The Plaintiffs are represented by:

          Justin Cilenti, Esq.
          Peter H. Cooper, Esq.
          CILENTI & COOPER, PLLC
          708 Third Avenue - 6th Floor
          New York, NY 10017
          Telephone: (212) 209-3933
          Facsimile: (212) 209-7102
          E-mail: jcilenti@jcpclaw.com
                  pcooper@jcpclaw.com


BMW AG: "Cordover" Suit Alleges Conspiracy on Vehicle Prices
------------------------------------------------------------
ALAN CORDOVER, JACOBO FLORENS, GINA FRANCO FLORENS, and ROBERT
PASTERNAK, individually, and on behalf of all others similarly
situated, Plaintiffs, vs. BMW AG, BMW OF NORTH AMERICA, LLC,
VOLKSWAGEN AG, VOLKSWAGEN GROUP OF AMERICA, INC., AUDI AG, AUDI OF
AMERICA, INC., AUDI OF AMERICA, LLC, DR. ING. H.C. F. PORSCHE AG,
PORSCHE CARS NORTH AMERICA, INC., BENTLEY MOTORS LIMITED, DAIMLER
AG, MERCEDES-BENZ USA, LLC and MERCEDES-BENZ U.S. INTERNATIONAL,
Defendants, Case No. 0:17-cv-61528-DPG (S.D. Fla., August 1,
2017), alleges that Defendants, all German automotive
manufacturers, have unlawfully, unfairly, and deceptively
conspired to increase the prices of their German Luxury Vehicles.

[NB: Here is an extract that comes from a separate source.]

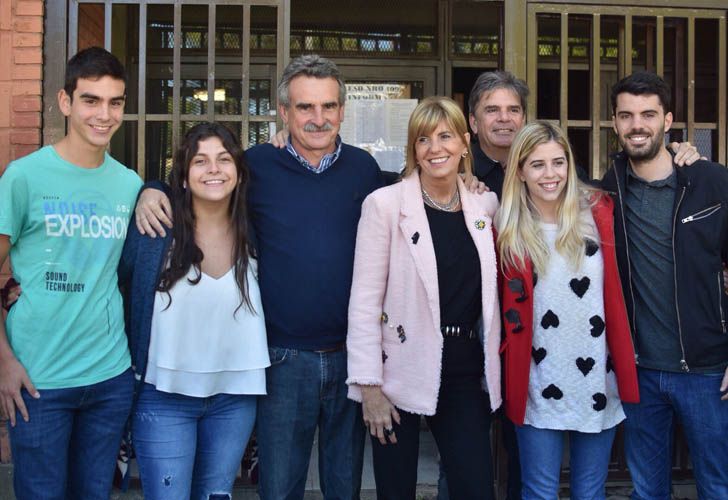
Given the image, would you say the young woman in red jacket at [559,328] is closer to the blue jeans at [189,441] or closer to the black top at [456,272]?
the black top at [456,272]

According to the suit, Defendants perpetrated the antitrust
conspiracy for nearly the past 30 years.

Luxury Vehicle refers to German vehicles sold by the Defendants
under the following five brands: Mercedes-Benz, Porsche, Audi,
BMW, and Bentley. Defendant Daimler owns the Mercedes-Benz brand.
Volkswagen owns the Audi, Porsche and Bentley brands.

Defendants are German automotive manufacturers.[BN]

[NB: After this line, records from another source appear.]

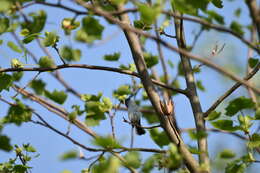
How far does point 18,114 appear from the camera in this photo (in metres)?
1.76

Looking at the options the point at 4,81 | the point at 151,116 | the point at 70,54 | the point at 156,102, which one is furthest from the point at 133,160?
the point at 151,116

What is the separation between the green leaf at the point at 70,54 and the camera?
132cm

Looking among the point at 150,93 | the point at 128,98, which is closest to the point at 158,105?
the point at 150,93

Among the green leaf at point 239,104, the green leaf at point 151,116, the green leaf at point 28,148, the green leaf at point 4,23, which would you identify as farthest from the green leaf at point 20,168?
the green leaf at point 151,116

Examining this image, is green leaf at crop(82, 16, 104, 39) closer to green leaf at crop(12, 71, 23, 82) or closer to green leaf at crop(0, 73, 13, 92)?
green leaf at crop(0, 73, 13, 92)

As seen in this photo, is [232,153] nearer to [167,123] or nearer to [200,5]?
[167,123]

The Plaintiffs are represented by:

     Joshua H. Eggnatz, Esq.
     Michael J. Pascucci, Esq.
     EGGNATZ, LOPATIN & PASCUCCI, LLP
     5400 University Drive, Ste. 417
     Davie, FL 33329
     Phone: (954) 889-3359
     Fax: (954) 889-5913
     Email: JEggnatz@ELPLawyers.com
     Email: MPascucci@ELPLawyers.com

        - and -

     Melissa Emert, Esq.
     STULL, STULL & BRODY
     6 East 45th Street
     New York, NY 10017
     Phone: (954) 341-5561
     Fax: (954) 341-5531
     Email: memert@ssbny.com


CALIFORNIA: Court Denies Class Certification in "Butler"
--------------------------------------------------------
The United States District Court, Northern District of California,
issued an Order denying Plaintiff's Motion for Class Certification
in the captioned CHRISTOPHER STEVEN BUTLER, Plaintiff, v.
CALIFORNIA DEPARTMENT OF CORRECTIONS, et al., Defendants, Case No.
17-cv-02399-PJH (N.D. Cal.).

Plaintiff, a state prisoner, has filed a pro se civil rights
complaint under 42 U.S.C. Section 1983. Plaintiff has been granted
leave to proceed in forma pauperis. This action is identical and
has been related to Wade v. CDCR, No. 17-cv-0042 PJH.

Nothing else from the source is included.